Nos valeurs sont en verre. Les enfants, eux, sont en sang.
z / S  •  ÉDITORIAL
Dimanche 26 avril 2026

Nos valeurs sont en verre.
Les enfants, eux, sont en sang.

« Il est plus difficile de juger soi même que de juger autrui. Si tu réussis à bien te juger, c'est que tu es un véritable sage. »
    Antoine de Saint Exupéry, Le Petit Prince

Le 20 avril 2026, sur les grilles de Notre Dame, on a affiché une feuille A3. Une autorisation de travaux. La dépose des vitraux de Viollet le Duc et leur remplacement par les verrières de Claire Tabouret. Pas un communiqué solennel. Pas une cérémonie.
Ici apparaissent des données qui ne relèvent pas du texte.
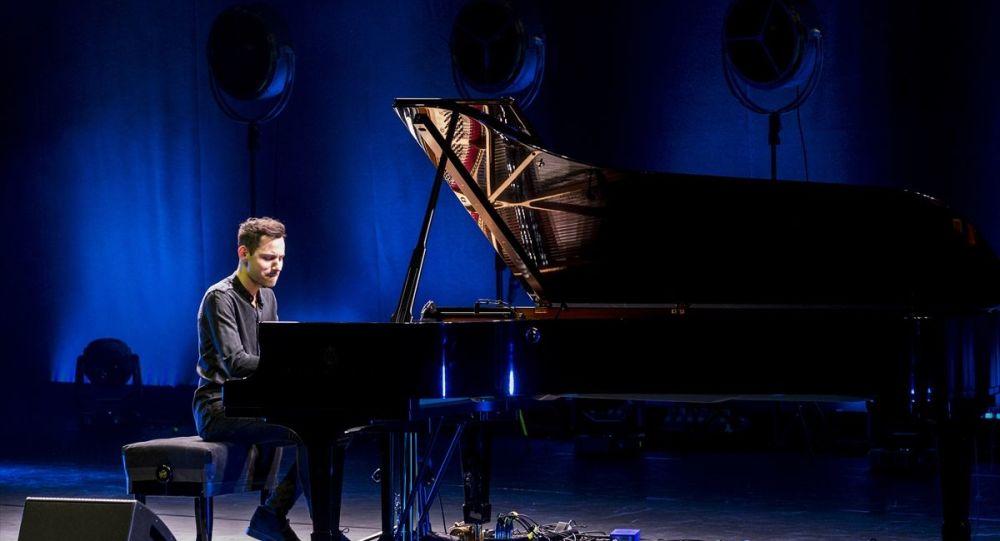 'En hızlı piyanist' İstanbul'da konser verdi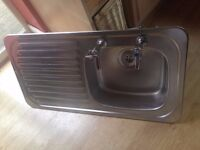 stainless steel kitchen sink with flexi pipe connectors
Une feuille A3. Comme une mise aux normes électriques. Comme un permis de construire pour véranda.

Sept ans après l'incendie, à un an du départ d'Emmanuel Macron, le couple présidentiel range ses caprices avant la fermeture. La cathédrale doit porter sa signature. La signature, c'est lui. La signature, c'est elle. La signature, c'est nous, on signe à votre place, merci de fermer la porte en sortant.

Trois cent trente cinq mille personnes ont signé une pétition pour empêcher cela. C'est, de loin, la pétition patrimoniale la plus signée au monde. L'association Sites & Monuments porte le dossier en appel. La Commission nationale du patrimoine et de l'architecture, en juillet 2024, avait voté contre. Le tribunal administratif a rejeté le premier recours en novembre 2025. La Charte de Venise interdit ce qu'on s'apprête à faire. Tout le monde s'en fout. Lui s'en fout. Elle s'en fout. Et le décompte commence : deux mois pour attaquer la nouvelle autorisation, avant que les vitraux du XIXe ne quittent leurs baies pour aller où ? On ne sait pas. « Réversible », dit le ministère. Réversible comme un divorce. Réversible comme une absence.

Coût de l'opération : quatre millions d'euros. Pendant que le château de Chambord menace de s'effondrer. Pendant que la cathédrale de Clermont Ferrand agonise. Pendant que des milliers de petites églises de campagne sentent la pierre humide et l'oubli. Quatre millions pour faire entrer le XXIe siècle dans Notre Dame, là où le XIXe dort encore en silence, intact, épargné par les flammes.

Le XXIe siècle, dans la bouche du couple Macron, c'est nous. C'est leur règne. C'est leur estampille. C'est la marque sur le bétail.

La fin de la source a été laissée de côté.